Isolde sintió un escalofrío en el pecho.
Entendía perfectamente lo que significaba una espera de tres meses para un paciente en estado crítico. Era una sentencia de muerte. El dinero podía cubrir todos los gastos del tratamiento. El dinero no podía comprar una plaza en una agenda completamente llena.
«No tenemos contactos», sollozó Ellyn. «Nadie en la sanidad privada, nadie en este hospital. Sin influencias, ni siquiera podemos conseguir una cita con el doctor Hale. No tiene tiempo para esperar, Isolde».
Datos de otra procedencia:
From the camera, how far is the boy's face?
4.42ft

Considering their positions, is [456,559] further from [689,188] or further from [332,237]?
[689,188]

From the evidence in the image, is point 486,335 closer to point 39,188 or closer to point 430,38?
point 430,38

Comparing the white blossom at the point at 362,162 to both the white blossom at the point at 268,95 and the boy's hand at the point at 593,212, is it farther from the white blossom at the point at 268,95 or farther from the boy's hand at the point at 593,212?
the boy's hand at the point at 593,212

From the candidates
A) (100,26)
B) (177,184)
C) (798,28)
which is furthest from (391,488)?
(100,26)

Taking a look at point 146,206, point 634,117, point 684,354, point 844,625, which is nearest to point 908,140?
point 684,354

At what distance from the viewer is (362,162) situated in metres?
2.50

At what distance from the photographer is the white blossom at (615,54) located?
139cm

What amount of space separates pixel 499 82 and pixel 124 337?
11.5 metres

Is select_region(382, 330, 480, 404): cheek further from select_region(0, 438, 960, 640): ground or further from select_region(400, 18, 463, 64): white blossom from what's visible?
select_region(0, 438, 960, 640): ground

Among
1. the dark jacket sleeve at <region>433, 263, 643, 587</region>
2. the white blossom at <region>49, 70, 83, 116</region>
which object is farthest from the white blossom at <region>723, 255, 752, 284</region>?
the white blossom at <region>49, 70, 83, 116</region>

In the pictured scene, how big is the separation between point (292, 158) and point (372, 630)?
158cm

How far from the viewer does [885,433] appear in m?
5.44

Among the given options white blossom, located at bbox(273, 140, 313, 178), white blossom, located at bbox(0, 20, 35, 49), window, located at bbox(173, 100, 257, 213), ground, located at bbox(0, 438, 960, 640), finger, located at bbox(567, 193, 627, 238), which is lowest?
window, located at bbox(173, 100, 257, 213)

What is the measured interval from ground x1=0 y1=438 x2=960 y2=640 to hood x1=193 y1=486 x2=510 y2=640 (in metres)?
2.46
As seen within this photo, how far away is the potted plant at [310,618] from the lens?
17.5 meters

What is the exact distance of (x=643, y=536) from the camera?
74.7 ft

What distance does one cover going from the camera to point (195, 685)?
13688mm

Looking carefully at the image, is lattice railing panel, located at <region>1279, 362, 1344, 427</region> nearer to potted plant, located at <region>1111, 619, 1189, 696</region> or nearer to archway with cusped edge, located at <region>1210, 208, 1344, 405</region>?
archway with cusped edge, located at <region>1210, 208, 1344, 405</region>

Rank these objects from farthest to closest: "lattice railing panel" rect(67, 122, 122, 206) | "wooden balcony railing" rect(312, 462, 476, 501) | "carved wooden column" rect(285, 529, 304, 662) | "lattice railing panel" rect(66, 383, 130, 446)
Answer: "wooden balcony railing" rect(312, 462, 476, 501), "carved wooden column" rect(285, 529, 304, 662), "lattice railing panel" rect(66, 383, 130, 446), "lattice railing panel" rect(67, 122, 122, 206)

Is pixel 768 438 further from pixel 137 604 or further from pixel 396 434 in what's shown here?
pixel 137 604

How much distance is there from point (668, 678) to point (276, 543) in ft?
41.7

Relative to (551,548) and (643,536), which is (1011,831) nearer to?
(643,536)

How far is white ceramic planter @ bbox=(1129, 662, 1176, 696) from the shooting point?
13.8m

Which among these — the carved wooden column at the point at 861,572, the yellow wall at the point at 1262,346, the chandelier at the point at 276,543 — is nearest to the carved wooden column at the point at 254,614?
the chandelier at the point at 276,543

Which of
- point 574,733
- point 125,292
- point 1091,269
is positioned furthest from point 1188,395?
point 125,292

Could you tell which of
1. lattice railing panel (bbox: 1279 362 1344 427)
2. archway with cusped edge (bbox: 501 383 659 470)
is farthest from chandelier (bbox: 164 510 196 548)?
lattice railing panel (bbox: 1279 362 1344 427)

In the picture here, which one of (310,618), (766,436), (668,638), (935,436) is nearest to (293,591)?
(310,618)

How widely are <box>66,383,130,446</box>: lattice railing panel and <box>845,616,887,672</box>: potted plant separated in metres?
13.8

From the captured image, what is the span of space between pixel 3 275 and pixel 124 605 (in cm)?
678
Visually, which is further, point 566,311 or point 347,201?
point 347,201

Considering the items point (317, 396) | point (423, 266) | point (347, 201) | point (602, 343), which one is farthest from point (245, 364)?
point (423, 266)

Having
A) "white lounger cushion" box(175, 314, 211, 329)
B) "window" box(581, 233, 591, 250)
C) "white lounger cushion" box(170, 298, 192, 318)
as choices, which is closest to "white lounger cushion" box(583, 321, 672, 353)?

Isolde se quedó completamente inmóvil mientras todo el peso de la situación se cernía sobre ella. Podía permitirse todos los gastos sin dudarlo: sus ahorros, sus activos, nada de eso estaba en duda. Pero el acceso a una atención médica de alto nivel era una moneda de cambio totalmente diferente, una que no se podía ganar con el trabajo, el intelecto o el dinero de los premios. Requería un tipo de poder diferente.
Apretó los puños hasta que las uñas se le clavaron en las palmas, obligando a su voz a mantenerse firme.
«No te rindas. Encontraré la manera de que el Dr. Hale lo atienda».
Pero ya sabía la verdad de lo que estaba diciendo.